> _TRECHO DO DOCUMENTO_:
-*-

Foi ou não foi um “golpe”? Essa pergunta já deu muita discussão, especialmente quando se fala do universo político-constitucional.

Felizmente o golpe de que trato aqui não tem nada a ver com a política. É coisa da vida comum mesmo. E, infelizmente, tem tudo a ver comigo.

Era uma bela manhã de domingo, com sol e vento típicos do mês de setembro. Um homem branco, de idade e estatura medianas, usando uniforme de uma empresa de refrigeração, parou sua moto na pracinha onde eu e o vigia da rua estávamos sentados. Pediu uma informação que não soubemos dar.

Da moto, falava ao telefone. Em três minutos, recebeu umas três ligações. Em todas, referia-se a ar-condicionado e geladeira, e demonstrava profundo conhecimento técnico.

Atento ao que dizia, perguntei-lhe se tinha cartão de visita, e se atendia fora do horário de trabalho. Não tinha cartão, mas me passou o número do seu celular.

-*-

> _DADOS EXTRAÍDOS_:

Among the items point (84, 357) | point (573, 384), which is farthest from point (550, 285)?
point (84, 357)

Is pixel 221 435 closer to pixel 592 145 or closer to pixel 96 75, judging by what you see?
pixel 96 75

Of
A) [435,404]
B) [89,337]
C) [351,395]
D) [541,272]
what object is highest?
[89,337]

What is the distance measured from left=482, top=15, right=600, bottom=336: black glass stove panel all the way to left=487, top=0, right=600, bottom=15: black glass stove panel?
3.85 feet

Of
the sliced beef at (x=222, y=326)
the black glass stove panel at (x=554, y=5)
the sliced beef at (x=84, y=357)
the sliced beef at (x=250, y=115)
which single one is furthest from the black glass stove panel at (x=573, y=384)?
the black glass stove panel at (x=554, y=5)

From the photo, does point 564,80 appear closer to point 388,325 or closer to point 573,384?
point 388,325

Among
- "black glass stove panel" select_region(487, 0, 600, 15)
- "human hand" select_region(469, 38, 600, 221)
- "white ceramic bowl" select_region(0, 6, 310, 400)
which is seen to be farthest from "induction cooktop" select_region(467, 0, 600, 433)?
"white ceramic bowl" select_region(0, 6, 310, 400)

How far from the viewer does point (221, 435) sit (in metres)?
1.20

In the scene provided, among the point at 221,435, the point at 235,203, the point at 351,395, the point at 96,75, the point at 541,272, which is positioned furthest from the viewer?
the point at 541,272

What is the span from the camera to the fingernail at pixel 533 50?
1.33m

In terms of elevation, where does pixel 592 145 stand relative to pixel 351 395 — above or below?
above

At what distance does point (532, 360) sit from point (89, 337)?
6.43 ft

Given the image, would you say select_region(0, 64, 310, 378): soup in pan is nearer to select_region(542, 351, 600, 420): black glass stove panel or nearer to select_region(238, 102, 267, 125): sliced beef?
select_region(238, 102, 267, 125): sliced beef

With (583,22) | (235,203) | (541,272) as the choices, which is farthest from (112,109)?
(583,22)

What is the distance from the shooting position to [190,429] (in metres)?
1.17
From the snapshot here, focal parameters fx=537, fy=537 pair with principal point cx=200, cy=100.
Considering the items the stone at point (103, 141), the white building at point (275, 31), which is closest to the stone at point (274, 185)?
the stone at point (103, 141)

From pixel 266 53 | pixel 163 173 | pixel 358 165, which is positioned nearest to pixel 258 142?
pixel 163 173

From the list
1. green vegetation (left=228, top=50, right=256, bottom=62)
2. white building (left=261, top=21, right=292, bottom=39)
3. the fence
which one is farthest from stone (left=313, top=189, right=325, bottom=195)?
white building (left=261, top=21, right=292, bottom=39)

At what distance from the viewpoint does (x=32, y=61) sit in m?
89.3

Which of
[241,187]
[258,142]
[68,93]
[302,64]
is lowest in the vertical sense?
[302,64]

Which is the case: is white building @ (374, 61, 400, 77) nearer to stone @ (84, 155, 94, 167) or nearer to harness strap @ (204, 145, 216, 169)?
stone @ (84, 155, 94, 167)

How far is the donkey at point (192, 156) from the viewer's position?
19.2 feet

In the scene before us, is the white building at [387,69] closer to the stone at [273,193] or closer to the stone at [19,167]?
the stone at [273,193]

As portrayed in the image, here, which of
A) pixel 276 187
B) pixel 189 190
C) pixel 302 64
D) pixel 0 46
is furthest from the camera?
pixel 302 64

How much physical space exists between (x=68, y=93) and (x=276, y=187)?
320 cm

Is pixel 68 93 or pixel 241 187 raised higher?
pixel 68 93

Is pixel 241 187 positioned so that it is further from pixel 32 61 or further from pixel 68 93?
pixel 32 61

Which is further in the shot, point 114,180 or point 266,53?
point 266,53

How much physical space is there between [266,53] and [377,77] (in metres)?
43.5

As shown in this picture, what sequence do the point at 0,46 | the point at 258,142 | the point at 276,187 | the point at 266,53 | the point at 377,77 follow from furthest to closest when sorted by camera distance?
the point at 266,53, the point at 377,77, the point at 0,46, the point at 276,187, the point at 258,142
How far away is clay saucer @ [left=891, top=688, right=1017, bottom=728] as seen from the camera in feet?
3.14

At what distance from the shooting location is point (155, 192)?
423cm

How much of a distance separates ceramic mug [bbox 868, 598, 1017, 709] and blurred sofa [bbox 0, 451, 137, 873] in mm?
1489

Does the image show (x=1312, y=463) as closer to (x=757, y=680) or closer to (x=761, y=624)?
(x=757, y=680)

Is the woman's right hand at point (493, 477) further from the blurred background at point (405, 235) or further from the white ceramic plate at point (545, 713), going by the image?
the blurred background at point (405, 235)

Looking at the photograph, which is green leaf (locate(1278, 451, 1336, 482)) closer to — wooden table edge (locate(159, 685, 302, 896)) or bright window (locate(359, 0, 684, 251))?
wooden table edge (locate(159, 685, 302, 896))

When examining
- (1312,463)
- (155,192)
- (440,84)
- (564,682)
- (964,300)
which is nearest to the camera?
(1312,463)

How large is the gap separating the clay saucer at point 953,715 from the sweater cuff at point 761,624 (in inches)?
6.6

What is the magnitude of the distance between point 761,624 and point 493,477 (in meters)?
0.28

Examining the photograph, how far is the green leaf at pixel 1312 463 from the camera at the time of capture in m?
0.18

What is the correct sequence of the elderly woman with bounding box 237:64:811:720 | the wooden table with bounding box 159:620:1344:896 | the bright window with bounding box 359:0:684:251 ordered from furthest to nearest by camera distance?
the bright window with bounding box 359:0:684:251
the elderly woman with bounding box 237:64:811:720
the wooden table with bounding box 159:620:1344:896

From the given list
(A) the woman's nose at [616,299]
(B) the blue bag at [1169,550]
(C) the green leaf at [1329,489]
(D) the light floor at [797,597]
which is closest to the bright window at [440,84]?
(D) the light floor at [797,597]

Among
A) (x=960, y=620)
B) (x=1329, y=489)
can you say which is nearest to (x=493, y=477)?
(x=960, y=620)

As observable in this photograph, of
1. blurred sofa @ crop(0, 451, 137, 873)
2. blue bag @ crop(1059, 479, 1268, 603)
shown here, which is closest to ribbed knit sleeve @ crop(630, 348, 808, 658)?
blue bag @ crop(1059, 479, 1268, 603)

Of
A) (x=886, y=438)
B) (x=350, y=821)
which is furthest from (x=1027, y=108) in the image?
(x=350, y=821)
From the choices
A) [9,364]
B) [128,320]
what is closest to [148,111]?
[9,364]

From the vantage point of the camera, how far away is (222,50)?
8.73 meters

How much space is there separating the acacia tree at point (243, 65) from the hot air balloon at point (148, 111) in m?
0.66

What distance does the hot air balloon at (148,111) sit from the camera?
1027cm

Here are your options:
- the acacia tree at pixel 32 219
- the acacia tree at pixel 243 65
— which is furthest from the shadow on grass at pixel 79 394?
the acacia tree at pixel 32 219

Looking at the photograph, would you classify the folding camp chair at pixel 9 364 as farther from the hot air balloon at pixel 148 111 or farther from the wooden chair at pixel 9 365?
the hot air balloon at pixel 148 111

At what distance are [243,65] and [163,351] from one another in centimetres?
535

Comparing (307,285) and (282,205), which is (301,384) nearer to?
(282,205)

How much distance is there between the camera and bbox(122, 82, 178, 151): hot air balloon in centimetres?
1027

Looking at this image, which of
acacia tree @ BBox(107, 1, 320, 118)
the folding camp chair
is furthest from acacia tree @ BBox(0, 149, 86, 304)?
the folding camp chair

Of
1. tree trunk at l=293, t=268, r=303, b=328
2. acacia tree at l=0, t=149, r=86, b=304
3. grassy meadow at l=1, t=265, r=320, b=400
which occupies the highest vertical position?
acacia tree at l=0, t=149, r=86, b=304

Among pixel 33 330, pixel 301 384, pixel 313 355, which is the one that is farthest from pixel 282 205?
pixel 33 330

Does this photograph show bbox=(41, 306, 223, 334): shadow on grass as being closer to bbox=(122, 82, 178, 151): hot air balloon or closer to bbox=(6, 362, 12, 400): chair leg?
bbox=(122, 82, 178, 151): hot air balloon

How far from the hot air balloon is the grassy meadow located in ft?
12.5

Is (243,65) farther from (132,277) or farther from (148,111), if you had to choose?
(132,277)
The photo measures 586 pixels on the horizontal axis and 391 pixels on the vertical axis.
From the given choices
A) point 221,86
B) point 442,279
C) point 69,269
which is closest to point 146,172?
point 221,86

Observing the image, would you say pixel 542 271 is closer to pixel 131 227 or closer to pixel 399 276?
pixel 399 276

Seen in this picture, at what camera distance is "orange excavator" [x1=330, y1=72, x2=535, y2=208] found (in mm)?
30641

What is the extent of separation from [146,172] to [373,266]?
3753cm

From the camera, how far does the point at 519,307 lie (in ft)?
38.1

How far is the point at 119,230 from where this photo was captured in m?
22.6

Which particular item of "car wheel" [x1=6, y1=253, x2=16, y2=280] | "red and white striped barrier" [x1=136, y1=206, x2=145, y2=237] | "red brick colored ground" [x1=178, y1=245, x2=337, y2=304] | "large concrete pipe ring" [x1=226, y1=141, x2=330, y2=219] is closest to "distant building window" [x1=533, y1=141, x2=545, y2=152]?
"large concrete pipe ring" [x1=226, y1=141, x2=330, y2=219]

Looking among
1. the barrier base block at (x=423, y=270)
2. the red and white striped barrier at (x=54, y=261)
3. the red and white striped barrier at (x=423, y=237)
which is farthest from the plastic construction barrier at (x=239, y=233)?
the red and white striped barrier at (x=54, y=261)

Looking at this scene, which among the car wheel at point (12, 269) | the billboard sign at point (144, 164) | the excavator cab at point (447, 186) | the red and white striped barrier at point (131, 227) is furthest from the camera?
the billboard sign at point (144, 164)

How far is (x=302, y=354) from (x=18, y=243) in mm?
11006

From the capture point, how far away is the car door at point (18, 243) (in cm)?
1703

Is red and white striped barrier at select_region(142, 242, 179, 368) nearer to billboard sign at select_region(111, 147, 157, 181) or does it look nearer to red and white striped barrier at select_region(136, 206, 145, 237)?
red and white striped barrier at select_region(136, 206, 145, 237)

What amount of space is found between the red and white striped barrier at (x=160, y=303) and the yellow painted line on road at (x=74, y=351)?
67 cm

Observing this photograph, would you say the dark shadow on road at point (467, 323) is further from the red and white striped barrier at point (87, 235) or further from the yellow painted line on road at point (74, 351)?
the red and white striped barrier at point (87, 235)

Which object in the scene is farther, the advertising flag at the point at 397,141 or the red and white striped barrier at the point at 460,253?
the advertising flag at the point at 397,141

-*-

> _EXERCÍCIOS_:
(1) Devolva cada linha dos registros acima em que aparece a palavra "above".
(2) Continue o relato sobre o golpe do técnico de refrigeração, começando logo depois da última frase mostrada.

> _RESPOSTAS DOS EXERCÍCIOS_:
(1)
In terms of elevation, where does pixel 592 145 stand relative to pixel 351 395 — above or below?
above

(2)
A isca estava lançada. E o peixinho parecia disposto a mordê-la.

Falei de uma geladeira que me dava muita dor de cabeça. E perguntei-lhe se podia dar uma “olhadinha”, aproveitando que já estava ali. Hesitou, mas terminou atendendo ao meu pedido.

Em suas conversas, o assunto era a “conta de energia”, exageradamente alta, que os aparelhos de seus interlocutores estavam causando. E foi esse detalhe que me despertou o interesse. Ele enfatizava que a culpa não era da fornecedora de energia, mas dos técnicos que não faziam seu serviço direito.

E assim terminei apresentando-o à famigerada geladeira. Rapidamente examinou o motor e me mostrou alguns probleminhas. Com uma comunicação fácil, logo ganhou minha confiança. Permaneci ao seu lado o tempo todo, exceto quando me pediu uma palha de aço. Disse-lhe que ia ver na cozinha do quintal. Fui, e logo voltei com o produto de “mil e uma utilidades”. Compenetrado no que fazia, o rapaz cortava fios, trocava peças, e me explicava cada procedimento.

Terminado o serviço, perguntei-lhe quanto lhe devia, e paguei-o prontamente. Antes, porém, o bom rapaz me disse que se eu não tivesse o dinheiro, poderia pagá-lo depois.

Antes de sair, pediu-me para ligar a geladeira somente dali a 30 minutos. E que tivesse cuidado com choque elétrico. Agradeci-o, e ainda lhe dei uma gorjeta.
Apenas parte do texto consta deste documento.